O bispo desafiou depois os participantes a acentuar o “espírito família e clima fraterno” nas comunidades católicas. “Urge superar divisões, interesse egoístas, lógicas de grupo ou de capelinha”, advertiu.
D. António Augusto Azevedo disse que este foi “o encontro possível”, no contexto da pandemia, mas com “forte cariz representativo e, por isso, simbólico”, um momento de “ação de graças” por tudo o que se conseguiu num ano pastoral “tão difícil”, marcado pela Covid-19.
O responsável apontou ao desafio de “crescer espiritualmente”, num tempo de mudança, que deve começar pelas pessoas, não pelas “estruturas”.

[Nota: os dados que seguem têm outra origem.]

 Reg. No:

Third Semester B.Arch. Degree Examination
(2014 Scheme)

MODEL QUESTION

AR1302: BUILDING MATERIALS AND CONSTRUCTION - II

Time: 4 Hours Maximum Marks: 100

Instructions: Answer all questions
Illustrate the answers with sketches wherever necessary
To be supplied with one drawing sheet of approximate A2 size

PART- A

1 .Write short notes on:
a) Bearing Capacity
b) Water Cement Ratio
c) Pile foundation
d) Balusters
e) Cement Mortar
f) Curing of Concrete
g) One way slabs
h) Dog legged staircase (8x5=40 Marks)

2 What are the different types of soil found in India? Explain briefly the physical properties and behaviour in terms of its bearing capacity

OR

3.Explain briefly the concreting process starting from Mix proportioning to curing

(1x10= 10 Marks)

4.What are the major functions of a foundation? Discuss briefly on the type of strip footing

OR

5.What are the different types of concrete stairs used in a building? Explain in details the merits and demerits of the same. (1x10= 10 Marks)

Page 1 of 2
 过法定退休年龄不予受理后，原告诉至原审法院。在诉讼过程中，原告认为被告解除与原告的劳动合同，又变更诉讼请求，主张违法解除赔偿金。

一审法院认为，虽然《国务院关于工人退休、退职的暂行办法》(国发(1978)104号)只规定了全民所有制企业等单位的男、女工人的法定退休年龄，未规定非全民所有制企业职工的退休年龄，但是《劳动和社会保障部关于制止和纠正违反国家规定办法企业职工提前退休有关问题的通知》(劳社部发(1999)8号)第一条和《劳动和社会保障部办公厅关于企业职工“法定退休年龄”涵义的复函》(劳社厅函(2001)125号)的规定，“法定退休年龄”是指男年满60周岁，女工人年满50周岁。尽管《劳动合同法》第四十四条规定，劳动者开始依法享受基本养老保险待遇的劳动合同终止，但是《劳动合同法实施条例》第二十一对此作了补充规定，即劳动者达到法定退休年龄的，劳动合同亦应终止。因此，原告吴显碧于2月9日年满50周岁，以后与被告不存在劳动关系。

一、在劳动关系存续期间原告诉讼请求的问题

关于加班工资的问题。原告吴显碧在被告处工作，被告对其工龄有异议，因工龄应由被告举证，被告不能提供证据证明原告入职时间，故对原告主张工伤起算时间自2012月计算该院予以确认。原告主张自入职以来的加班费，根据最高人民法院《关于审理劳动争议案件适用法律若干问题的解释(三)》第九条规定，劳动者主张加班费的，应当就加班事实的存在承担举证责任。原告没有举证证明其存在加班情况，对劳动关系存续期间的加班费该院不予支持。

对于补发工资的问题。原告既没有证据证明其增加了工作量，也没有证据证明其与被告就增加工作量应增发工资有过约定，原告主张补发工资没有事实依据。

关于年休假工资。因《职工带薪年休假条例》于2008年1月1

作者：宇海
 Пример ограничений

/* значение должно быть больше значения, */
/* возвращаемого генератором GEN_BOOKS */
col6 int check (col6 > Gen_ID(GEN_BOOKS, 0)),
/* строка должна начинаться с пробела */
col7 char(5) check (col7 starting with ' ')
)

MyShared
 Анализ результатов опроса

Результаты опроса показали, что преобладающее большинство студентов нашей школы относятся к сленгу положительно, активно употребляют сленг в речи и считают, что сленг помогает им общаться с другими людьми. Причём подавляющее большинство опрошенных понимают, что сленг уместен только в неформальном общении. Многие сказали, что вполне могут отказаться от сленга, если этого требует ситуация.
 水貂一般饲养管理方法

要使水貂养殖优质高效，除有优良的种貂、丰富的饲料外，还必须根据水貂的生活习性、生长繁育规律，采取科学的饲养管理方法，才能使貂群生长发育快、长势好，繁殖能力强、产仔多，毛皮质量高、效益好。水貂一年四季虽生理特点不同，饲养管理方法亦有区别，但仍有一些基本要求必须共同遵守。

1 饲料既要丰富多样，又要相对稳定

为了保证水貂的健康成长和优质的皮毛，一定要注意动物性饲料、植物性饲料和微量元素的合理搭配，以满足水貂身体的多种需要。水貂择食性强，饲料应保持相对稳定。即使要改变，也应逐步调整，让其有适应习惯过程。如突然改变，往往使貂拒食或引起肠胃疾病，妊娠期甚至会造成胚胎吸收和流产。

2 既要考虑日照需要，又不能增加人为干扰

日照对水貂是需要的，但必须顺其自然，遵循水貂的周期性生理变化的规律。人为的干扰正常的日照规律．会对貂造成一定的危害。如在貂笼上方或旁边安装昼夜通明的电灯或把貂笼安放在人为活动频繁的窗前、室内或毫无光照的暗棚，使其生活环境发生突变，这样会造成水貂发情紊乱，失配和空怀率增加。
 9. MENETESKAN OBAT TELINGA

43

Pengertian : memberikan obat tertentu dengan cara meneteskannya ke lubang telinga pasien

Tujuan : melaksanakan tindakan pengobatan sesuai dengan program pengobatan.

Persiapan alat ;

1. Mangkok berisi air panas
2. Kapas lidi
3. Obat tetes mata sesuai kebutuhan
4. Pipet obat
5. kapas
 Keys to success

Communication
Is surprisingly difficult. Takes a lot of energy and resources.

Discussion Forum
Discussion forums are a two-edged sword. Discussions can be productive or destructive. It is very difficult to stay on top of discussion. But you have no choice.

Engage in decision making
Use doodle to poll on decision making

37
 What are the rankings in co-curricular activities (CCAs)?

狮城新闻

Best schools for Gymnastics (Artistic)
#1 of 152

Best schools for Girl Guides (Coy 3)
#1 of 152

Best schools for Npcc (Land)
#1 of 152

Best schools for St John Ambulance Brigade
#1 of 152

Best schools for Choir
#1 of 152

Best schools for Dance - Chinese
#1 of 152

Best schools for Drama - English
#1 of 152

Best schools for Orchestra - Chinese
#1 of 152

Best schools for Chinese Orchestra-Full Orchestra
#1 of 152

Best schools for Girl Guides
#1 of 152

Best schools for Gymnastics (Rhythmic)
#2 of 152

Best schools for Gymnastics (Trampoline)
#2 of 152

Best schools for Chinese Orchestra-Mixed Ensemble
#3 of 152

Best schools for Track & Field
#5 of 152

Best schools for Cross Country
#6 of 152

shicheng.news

Para o bispo de Vila Real, nos últimos meses foi visível o impacto da pandemia na vida espiritual de muitas pessoas e esta deve ser uma oportunidade de “profunda renovação espiritual”.
A homilia abordou ainda o desafio, de “cultivar a esperança”, que parte do “compromisso inequívoco com o bem”, com o reconhecimento do valor da vida e da dignidade humana, além de maior consciência ecológica.
A Diocese de Vila Real vive um ano preparatório do seu centenário, com o tema ‘Aprofundar as raízes’.
D. António Augusto Azevedo evocou todos os que, no último século, serviram a Diocese de Vila Real, “verdadeiras raízes” da Igreja local.
“Estamos gratos ao Senhor por todos eles”, indicou.
O programa do Dia Diocesano, contou com uma mesa-redonda, no Salão Nobre da Câmara Municipal de Mesão Frio, sobre o tema ‘Laudato si: viver a vocação de guardiões da obra de Deus em Vila Real’, por Bernardino Lopes e Ilda Couto.